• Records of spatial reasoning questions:
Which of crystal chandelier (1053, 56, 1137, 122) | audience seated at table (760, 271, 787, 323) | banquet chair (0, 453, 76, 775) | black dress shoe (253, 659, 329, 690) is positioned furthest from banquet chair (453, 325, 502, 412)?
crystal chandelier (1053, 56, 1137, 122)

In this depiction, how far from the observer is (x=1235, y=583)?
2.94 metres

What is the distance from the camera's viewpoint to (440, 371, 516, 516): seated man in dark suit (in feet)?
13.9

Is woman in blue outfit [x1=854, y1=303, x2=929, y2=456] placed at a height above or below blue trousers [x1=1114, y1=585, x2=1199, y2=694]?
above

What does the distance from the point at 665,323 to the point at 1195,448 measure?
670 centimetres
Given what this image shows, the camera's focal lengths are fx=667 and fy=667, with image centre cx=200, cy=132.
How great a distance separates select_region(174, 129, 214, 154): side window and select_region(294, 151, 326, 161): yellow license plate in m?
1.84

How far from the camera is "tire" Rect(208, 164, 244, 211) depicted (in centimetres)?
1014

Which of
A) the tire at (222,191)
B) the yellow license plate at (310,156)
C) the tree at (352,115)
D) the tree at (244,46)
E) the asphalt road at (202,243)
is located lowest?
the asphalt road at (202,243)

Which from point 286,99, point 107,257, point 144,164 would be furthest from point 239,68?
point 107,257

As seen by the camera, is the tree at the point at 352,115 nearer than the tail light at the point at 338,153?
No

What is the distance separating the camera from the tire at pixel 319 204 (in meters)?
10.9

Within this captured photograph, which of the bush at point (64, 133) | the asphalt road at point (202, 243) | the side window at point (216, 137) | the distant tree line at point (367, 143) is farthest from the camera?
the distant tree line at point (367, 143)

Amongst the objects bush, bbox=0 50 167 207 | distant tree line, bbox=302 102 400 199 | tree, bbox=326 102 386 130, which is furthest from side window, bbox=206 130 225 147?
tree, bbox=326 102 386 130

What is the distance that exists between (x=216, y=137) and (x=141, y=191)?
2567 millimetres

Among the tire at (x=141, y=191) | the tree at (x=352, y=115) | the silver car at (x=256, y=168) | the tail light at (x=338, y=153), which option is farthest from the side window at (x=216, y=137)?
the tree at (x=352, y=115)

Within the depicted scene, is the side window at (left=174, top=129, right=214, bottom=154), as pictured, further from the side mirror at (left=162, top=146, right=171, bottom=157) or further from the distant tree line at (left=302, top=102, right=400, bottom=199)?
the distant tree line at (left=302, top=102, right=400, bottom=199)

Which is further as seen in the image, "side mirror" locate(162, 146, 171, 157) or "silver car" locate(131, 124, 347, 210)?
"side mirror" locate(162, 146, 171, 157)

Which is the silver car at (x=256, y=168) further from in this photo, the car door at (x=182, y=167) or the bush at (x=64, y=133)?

• What you need to do: All lines from the one containing "Within this captured" through the final line of the listing above are to be reproduced exactly; include both and add nothing.

• Answer to this exercise:
Within this captured photograph, which of the bush at point (64, 133) | the asphalt road at point (202, 243) | the side window at point (216, 137) | the distant tree line at point (367, 143) is farthest from the camera?
the distant tree line at point (367, 143)

Amongst the objects bush, bbox=0 50 167 207 | distant tree line, bbox=302 102 400 199 | tree, bbox=326 102 386 130, which is furthest from side window, bbox=206 130 225 147?
tree, bbox=326 102 386 130

What is the distance that exists between (x=216, y=137) and (x=141, y=191)?
2567 millimetres

Among the tire at (x=141, y=191) | the tree at (x=352, y=115) | the silver car at (x=256, y=168) | the tail light at (x=338, y=153), which option is farthest from the side window at (x=216, y=137)?
the tree at (x=352, y=115)

Within the depicted scene, is the side window at (left=174, top=129, right=214, bottom=154), as pictured, further from the side mirror at (left=162, top=146, right=171, bottom=157) or further from the distant tree line at (left=302, top=102, right=400, bottom=199)?
the distant tree line at (left=302, top=102, right=400, bottom=199)

Which is further as seen in the image, "side mirror" locate(162, 146, 171, 157) or "silver car" locate(131, 124, 347, 210)?
"side mirror" locate(162, 146, 171, 157)

Which is the silver car at (x=256, y=168) further from in this photo, the car door at (x=182, y=167) or the bush at (x=64, y=133)?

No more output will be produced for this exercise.